The many niggling problems associated with the hurried deadline for implementing the goods and services tax (GST) are beginning to manifest themselves in ways that could add significantly to the costs of doing business in India. The glitches caused by the functioning of the e-way bill system and the delays in exporters receiving integrated GST (IGST) refunds are yet to be sorted out, even as several new issues are sending firms into a tizzy. The first is a somewhat strange ruling from the Authority of Advance Ruling (AAR) in Karnataka that the activities performed by a company’s head office — such as accounts, HR, IT and other administrative duties — will be treated as supply and the GST be imposed on the salary cost of employees working in the head office. Although the branch office is entitled to claim full input tax credit, the cost of compliance, not to forget the inevitable inconsistencies between company and tax authorities in valuing head office costs, is surely unnecessary when the head office and branch office form a single tax-paying entity.

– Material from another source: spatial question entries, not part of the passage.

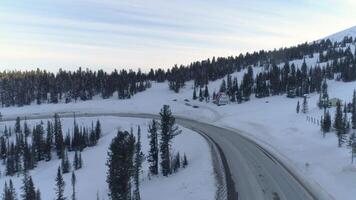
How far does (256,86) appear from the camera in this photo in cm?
18250

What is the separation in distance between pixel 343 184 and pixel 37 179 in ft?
286

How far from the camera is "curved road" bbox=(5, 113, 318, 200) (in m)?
45.8

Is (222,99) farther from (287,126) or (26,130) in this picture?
(26,130)

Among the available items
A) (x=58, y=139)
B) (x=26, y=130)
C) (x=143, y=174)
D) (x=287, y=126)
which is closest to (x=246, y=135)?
(x=287, y=126)

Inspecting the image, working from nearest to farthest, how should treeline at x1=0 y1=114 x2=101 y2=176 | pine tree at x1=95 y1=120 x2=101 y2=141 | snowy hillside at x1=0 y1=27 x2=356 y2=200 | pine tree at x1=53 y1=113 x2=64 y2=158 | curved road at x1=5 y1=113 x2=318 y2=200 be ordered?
curved road at x1=5 y1=113 x2=318 y2=200 → snowy hillside at x1=0 y1=27 x2=356 y2=200 → treeline at x1=0 y1=114 x2=101 y2=176 → pine tree at x1=53 y1=113 x2=64 y2=158 → pine tree at x1=95 y1=120 x2=101 y2=141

The Karnataka authority has argued that the ruling follows the letter of the GST Act, which treats head office and branch offices as distinct legal entities, but this is principally to fit in with the destination-based nature of the GST. As tax experts have pointed out, it is inconsistent with the spirit of the law. A similar issue that flows from the nature of the GST has arisen with respect to ex-factory sales across states. A company in one state that decides to, say, source its products from a factory in another state could be liable to pay the IGST, which could raise compliance costs and headaches for manufacturers across the board for no good reason.
The classic problem that has afflicted Indian taxation systems from the start — that of inverted duty structures, in which duties on final goods are lower than input rates — appears to have afflicted the GST as well, and, in this case, may impact the National Democratic Alliance’s Make in India programme. Recently, multinational locomotive manufacturers such as GE, Alstom and Bombardier lobbied the government on this issue. Their contention is that the duty on locomotives is 5 per cent whereas duties on input range between 18 and 28 per cent. In a ruling in July, the GST Council had allowed refunds in cases where duty structures were inverted — in the case of the railways only such refunds are restricted. This means that the wagon makers will have to bear the cost of the extra input tax, a bizarre situation for a country that is hoping to attract more foreign direct investment in heavy engineering.